Foxtail fern goes through a period of dormancy in the winter, so some gardeners prefer to bring their potted fern indoors. However, trying to continue its growing cycle indoors often results in a smattering of brown fronds on the carpet. Instead, cut your potted plant back to 4 inches above the soil and store it in a cool, dry area, like a basement or garage. Water your fern once a month until spring, and then relocate it outside for a few hours each day, once outdoor temperatures warm up.
For garden ferns, perform a late fall cutback and withhold fertilization. Spread a thin layer of compost and mulch at the base of the plant and water it throughout the winter, as needed, to keep the soil barely moist.
Common Pests & Plant Diseases
A Boston fern grown outside can become a target for whiteflies, mealybugs, and chewing insects, like snails, slugs, and caterpillars. Whiteflies can be found on the undersides of leaves where they suck the plant's juices and leave behind a sticky mold. Similar symptoms present for a mealybug infestation. Chewing insects will leave behind a slimy trail and cause holes in the leaves.
Whiteflies are best controlled by reducing the population with several blasts from the garden hose. This may take a couple of treatments. Mealybugs can be spot treated with a diluted solution of isopropyl alcohol. Run a test spot to make sure your solution isn't strong enough to burn the plant's leaves. Slugs, snails, and caterpillars can be controlled by handpicking or by providing a rough surface around the plant to deter mollusks. This can be accomplished by sprinkling gravel, crushed eggshells, or coffee grounds at the base of the plant.

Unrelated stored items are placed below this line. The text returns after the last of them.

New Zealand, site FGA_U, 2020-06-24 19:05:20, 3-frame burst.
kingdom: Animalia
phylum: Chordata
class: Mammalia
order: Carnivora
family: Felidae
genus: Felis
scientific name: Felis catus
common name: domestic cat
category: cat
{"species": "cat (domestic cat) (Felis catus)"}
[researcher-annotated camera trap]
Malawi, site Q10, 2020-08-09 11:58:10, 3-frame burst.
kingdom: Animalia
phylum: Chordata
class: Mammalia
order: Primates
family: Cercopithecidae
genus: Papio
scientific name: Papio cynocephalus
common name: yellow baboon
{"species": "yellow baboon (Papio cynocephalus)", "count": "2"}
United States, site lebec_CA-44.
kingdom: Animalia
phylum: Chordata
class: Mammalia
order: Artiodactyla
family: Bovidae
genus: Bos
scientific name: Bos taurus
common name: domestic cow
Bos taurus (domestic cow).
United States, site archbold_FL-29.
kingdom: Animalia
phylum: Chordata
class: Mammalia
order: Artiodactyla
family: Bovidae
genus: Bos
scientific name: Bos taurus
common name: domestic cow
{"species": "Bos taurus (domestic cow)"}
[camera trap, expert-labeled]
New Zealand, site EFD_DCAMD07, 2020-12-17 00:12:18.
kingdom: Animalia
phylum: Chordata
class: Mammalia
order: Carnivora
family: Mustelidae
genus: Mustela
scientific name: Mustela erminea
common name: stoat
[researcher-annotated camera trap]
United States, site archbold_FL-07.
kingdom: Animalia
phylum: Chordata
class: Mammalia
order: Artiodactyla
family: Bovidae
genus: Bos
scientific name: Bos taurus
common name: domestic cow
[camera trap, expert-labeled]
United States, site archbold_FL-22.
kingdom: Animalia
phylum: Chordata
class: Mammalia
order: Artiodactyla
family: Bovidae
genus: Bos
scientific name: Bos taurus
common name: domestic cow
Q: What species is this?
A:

Indoor and outdoor ferns can also suffer from blight, a fungal infection that will leave the plant covered in a brow web-like mycelium. This condition can be treated naturally by simply repotting the plant in a sterile container and discarding the diseased soil in the process. Only treat your plant with a fungicide when all other methods have failed.
Common Problems With Boston Fern
Overwatering your Boston fern can result in root rot, which causes your fern's fronds to turn grey and its roots to brown. Repotting and discarding the diseased soil is the best treatment for this problem. Root rot can also be prevented by providing ample drainage and airflow to the fern's roots.
How does Boston fern help your home environment?
Boston fern is said to be one of the best air-purifying houseplants. It helps to rid the indoor air of toxins, like formaldehyde, plastic off-gassing, and cigarette smoke. This plant also restores moisture to dry air, potentially helping with conditions like dry skin, and dry noses and throats.
How did Boston fern get it's name?
This variety of fern was first discovered in a lot of fern plants shipped from Philadelphia to Cambridge, Massachusetts in 1894. Subsequently, the Massachusetts-based distributor started propagating this cultivar for sale, making it a popular houseplant.
Where should I hang my Boston fern?
Since Boston ferns naturally grow in sub-tropical areas, a humid bathroom with indirect sunlight provides the perfect habitat for this plant. Ferns also do well in a bright bedroom, where they detoxify the air as you sleep.